A quick primer on buffers in Node.js
Understand what exactly are buffers in programming and Node, and how to work with the Buffer class.
Node brings system handling capabilities into JavaScript. Things like working with files (including binary files, of course), network sockets, multi-threading, and so on, are all normal for Node.
Much of this relies on working with binary data efficiently and that's precisely where buffers enter the game. Let's understand what are they and how to work with them.
What are buffers?
The concept of a buffer in programming is a pretty simple one. It is a chunk of memory where data is stored. And that's just it — a small area of memory to store data.
In Node, a buffer represents the same concept. We get to easily store data in memory, read individual bytes, transform those bytes, delete certain bytes, and whatnot.
As stated earlier, because the environment in which Node operates intrinsically revolves around binary data, having a robust API for dealing with binary data (and the skills to work with it) is important.
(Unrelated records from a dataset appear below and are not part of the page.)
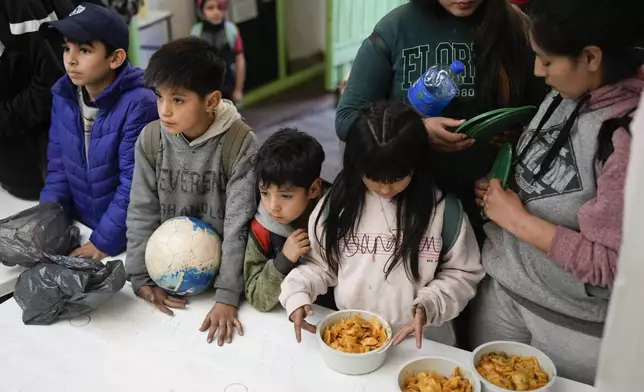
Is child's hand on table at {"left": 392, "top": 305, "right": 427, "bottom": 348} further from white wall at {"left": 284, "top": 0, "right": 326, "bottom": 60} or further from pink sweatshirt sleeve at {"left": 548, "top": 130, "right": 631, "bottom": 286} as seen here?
white wall at {"left": 284, "top": 0, "right": 326, "bottom": 60}

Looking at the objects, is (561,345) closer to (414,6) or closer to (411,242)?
(411,242)

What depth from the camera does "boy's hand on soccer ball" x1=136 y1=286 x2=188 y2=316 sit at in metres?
1.72

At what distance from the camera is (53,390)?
1.47 meters

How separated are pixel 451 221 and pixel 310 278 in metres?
0.36

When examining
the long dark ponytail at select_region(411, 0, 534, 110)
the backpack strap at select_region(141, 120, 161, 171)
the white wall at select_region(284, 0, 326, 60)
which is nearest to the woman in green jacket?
the long dark ponytail at select_region(411, 0, 534, 110)

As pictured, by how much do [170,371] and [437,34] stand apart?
1.02 m

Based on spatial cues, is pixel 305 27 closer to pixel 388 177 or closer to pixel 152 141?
pixel 152 141

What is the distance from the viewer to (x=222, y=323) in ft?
5.36

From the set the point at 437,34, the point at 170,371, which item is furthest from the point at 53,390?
the point at 437,34

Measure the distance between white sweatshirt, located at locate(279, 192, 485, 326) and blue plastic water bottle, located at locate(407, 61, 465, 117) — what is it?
0.26 m

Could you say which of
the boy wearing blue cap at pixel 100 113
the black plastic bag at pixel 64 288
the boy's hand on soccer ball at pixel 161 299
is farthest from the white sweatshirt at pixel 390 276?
the boy wearing blue cap at pixel 100 113

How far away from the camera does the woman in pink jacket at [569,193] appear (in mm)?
1247

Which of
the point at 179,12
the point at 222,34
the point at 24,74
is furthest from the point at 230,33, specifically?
the point at 24,74

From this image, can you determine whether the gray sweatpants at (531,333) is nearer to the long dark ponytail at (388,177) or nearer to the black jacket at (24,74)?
the long dark ponytail at (388,177)
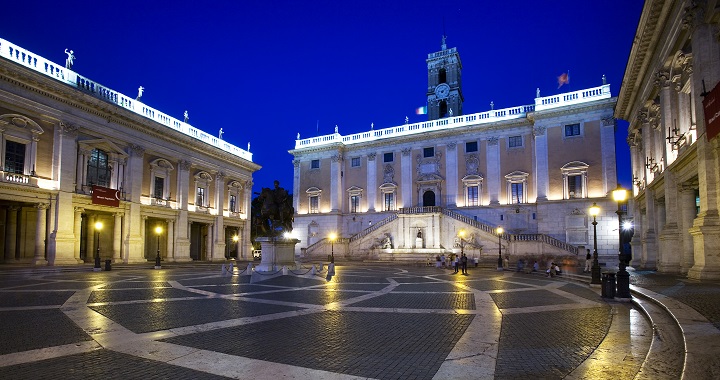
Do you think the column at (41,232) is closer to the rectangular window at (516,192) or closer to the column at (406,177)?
the column at (406,177)

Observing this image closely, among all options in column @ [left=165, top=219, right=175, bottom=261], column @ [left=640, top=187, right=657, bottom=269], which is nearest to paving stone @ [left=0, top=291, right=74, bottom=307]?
column @ [left=165, top=219, right=175, bottom=261]

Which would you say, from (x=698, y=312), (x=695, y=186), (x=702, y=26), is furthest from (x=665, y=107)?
(x=698, y=312)

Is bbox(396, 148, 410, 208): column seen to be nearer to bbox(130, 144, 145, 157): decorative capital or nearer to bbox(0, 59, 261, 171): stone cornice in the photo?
bbox(0, 59, 261, 171): stone cornice

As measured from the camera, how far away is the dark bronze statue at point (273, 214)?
2402 cm

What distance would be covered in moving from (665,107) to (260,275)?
22430 mm

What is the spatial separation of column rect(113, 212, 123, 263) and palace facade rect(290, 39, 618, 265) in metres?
17.8

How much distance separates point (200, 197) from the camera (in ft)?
143

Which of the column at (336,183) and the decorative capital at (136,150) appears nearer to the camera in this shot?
the decorative capital at (136,150)

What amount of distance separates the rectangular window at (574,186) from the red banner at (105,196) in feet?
136

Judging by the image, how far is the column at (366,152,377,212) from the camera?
54.5m

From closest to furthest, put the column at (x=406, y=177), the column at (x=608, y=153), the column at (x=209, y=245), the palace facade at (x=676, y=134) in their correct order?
1. the palace facade at (x=676, y=134)
2. the column at (x=608, y=153)
3. the column at (x=209, y=245)
4. the column at (x=406, y=177)

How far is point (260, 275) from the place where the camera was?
68.5ft

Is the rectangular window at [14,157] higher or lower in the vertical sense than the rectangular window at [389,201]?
higher

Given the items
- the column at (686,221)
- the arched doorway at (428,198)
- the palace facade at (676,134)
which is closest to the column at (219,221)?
the arched doorway at (428,198)
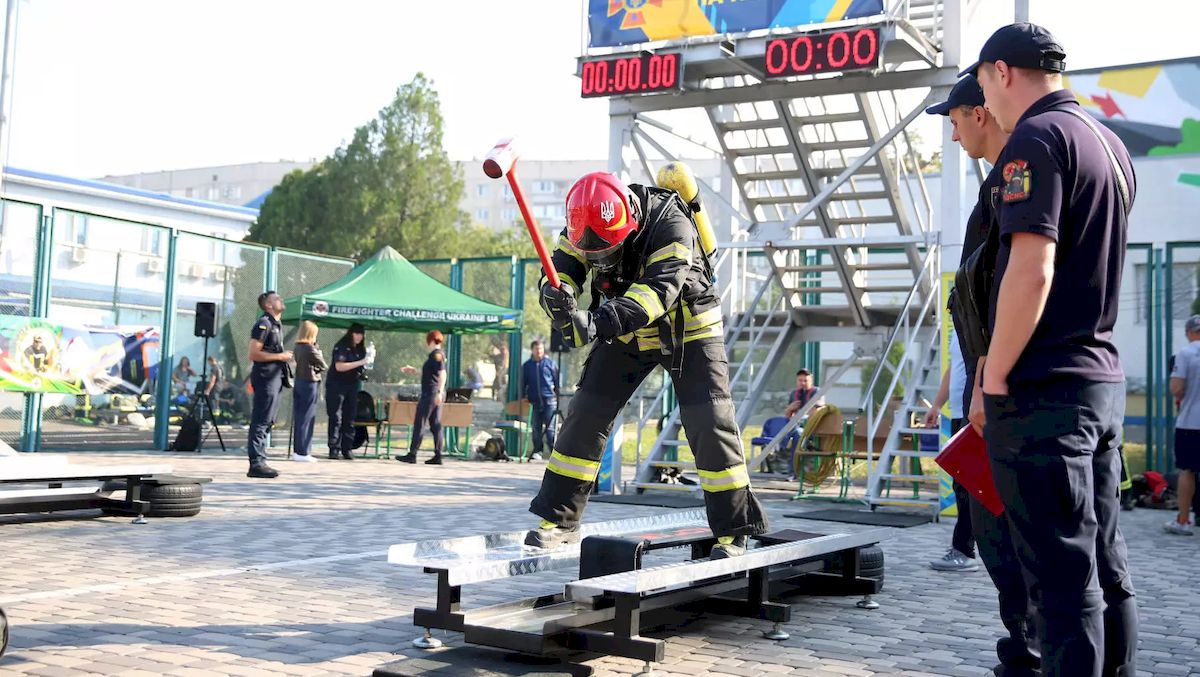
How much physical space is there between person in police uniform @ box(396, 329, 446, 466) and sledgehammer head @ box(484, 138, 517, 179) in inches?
492

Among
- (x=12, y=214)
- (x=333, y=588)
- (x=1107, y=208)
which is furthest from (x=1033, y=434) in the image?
(x=12, y=214)

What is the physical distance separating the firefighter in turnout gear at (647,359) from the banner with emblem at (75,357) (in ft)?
38.2

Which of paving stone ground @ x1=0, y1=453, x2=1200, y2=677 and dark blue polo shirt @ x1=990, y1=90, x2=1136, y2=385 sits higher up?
dark blue polo shirt @ x1=990, y1=90, x2=1136, y2=385

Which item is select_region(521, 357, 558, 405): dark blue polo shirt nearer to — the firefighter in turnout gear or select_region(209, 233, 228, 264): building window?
select_region(209, 233, 228, 264): building window

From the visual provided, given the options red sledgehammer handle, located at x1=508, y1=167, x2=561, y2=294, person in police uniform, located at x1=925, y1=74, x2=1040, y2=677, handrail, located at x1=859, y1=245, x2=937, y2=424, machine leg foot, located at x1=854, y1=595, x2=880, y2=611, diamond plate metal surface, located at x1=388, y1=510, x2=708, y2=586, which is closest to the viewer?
person in police uniform, located at x1=925, y1=74, x2=1040, y2=677

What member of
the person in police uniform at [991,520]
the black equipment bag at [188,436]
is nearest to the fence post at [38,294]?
the black equipment bag at [188,436]

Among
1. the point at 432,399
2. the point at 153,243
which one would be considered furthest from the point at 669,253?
the point at 153,243

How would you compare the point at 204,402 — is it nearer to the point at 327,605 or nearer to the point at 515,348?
the point at 515,348

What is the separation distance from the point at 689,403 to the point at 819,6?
7.47 meters

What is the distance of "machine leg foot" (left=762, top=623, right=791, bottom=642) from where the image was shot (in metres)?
5.25

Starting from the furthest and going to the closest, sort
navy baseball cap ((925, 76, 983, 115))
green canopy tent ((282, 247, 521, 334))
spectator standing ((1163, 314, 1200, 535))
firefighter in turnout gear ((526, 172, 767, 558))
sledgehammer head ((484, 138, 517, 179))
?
green canopy tent ((282, 247, 521, 334)), spectator standing ((1163, 314, 1200, 535)), firefighter in turnout gear ((526, 172, 767, 558)), sledgehammer head ((484, 138, 517, 179)), navy baseball cap ((925, 76, 983, 115))

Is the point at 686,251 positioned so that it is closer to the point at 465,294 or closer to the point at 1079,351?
the point at 1079,351

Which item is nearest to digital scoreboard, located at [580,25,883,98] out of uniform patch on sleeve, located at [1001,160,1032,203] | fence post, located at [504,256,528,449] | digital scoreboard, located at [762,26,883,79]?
digital scoreboard, located at [762,26,883,79]

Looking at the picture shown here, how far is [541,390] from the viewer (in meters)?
18.2
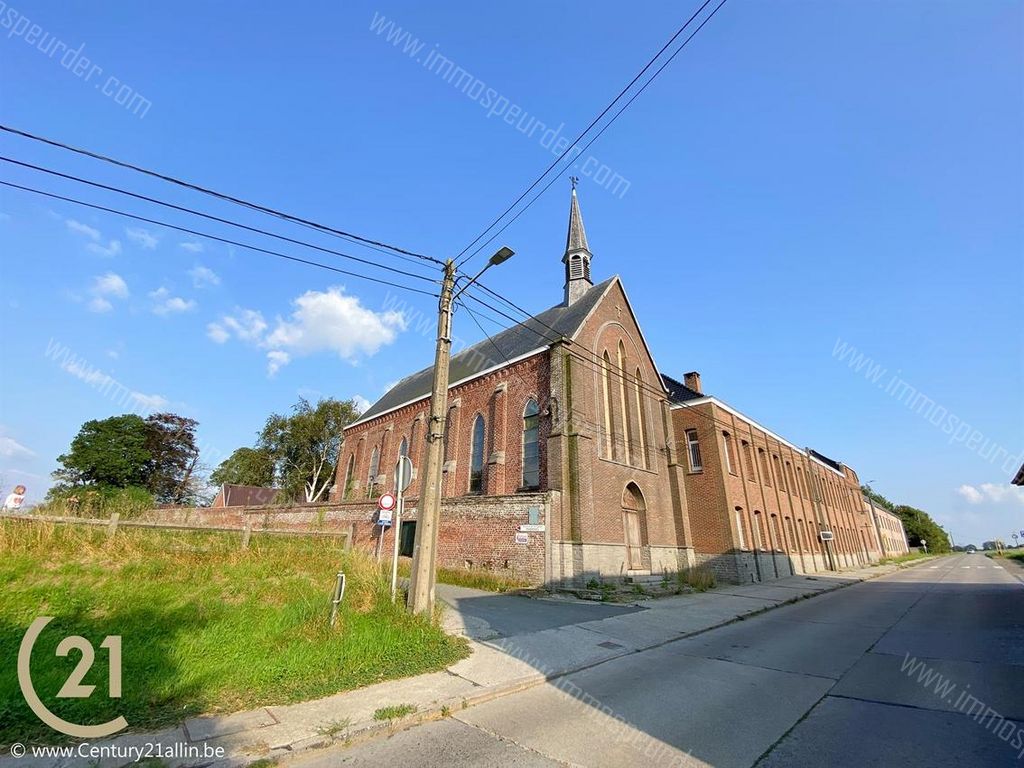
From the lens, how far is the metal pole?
8.43 metres

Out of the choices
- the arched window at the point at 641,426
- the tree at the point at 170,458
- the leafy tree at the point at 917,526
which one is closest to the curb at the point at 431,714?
the arched window at the point at 641,426

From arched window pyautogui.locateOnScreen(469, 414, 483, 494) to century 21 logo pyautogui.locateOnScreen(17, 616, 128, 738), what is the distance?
59.6 feet

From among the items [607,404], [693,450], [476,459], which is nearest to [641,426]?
[607,404]

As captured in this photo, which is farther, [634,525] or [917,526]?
[917,526]

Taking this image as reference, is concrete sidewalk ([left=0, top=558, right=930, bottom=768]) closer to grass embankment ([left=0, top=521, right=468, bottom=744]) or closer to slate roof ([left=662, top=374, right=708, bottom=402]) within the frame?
grass embankment ([left=0, top=521, right=468, bottom=744])

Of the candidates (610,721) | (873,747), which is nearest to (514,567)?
(610,721)

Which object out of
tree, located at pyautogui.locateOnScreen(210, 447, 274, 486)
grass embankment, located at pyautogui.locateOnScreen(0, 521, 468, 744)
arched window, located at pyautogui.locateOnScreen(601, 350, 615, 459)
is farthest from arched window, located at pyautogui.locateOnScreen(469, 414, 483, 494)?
A: tree, located at pyautogui.locateOnScreen(210, 447, 274, 486)

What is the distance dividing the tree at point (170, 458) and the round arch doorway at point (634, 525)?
5119 centimetres

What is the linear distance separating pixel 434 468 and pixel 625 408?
15.4m

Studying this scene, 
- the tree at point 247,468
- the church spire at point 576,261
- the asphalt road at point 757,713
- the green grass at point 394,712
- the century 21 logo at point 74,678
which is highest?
the church spire at point 576,261

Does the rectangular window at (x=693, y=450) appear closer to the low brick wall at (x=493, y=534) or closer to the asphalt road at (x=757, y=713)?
the low brick wall at (x=493, y=534)

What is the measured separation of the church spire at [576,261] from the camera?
27.3m

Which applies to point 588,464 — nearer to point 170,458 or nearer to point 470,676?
point 470,676

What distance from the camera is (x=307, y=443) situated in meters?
46.7
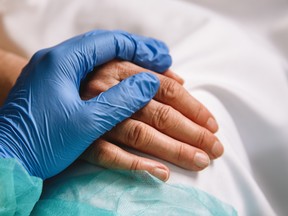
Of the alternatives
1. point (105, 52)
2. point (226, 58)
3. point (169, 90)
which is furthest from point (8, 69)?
point (226, 58)

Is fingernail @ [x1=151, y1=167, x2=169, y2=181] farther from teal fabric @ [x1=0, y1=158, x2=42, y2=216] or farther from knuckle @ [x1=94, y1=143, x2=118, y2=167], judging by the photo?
teal fabric @ [x1=0, y1=158, x2=42, y2=216]

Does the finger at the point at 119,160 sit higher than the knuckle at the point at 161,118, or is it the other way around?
the knuckle at the point at 161,118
This API — a fairly low-level one — is Buffer.
Buffer wrapped by new, core JavaScript APIs
Ever since the advent of ES6, JavaScript has gotten native provision of array buffers and typed arrays (to lay out views over those buffers). In other words, core JavaScript already provides us with a plethora of interfaces to work with binary data.
But Node historically had its own implementation for buffers — that is, the Buffer API. Eventually, it got merged with the native implementation of buffers.
So today, Buffer in Node is basically just an extension of the built-in Uint8Array class in JavaScript. Having said that, Buffer exists to date and Node extensively uses it internally in its different modules.
So while you could also directly interface with the core buffer APIs in JavaScript, I would instead recommend you to stick to the Buffer API.
Creating a buffer
There are a handful of ways of creating a buffer in Node. Three most common ones are:
- Providing an integer representing the size of the buffer, in bytes.
- Providing a string to store in the buffer.
- Copying an existing buffer.
And there are even more granular ways but I'll avoid making this discussion complex and rather focus on these most common approaches.
Providing a size in bytes
One of the most straightforward ways to create a new buffer is to provide a size, in units of bytes, to the Buffer.alloc() static method.
Syntactically, this could be expressed as follows (size is an integer representing the size of the buffer, in bytes):
Buffer.alloc(size)
For example, let's say you want to create a buffer spanning 4 bytes of memory. Here's how you could do it:
import { Buffer } from 'node:buffer';
let buffer = Buffer.alloc(4);
console.log(buffer);<Buffer 00 00 00 00>
Take note of the way in which the buffer is presented here...
When we log a buffer in Node, its contents are dumped into the console. Each byte's value is converted into a hexadecimal number and this number is printed.
In the log shown above, notice the four 00s. This means that there are a total of 4 bytes in the buffer, each holding the number 0 in it (which is denoted as 00 in hexadecimal).
255 (three digits) in decimal is equivalent to ff (two digits) in hexadecimal; clearly, ff is shorter.An important thing to note regarding Buffer.alloc() is that it returns a Buffer instance whose individual bytes are prefilled with 0 if we don't specify any other fill value at the time of invocation.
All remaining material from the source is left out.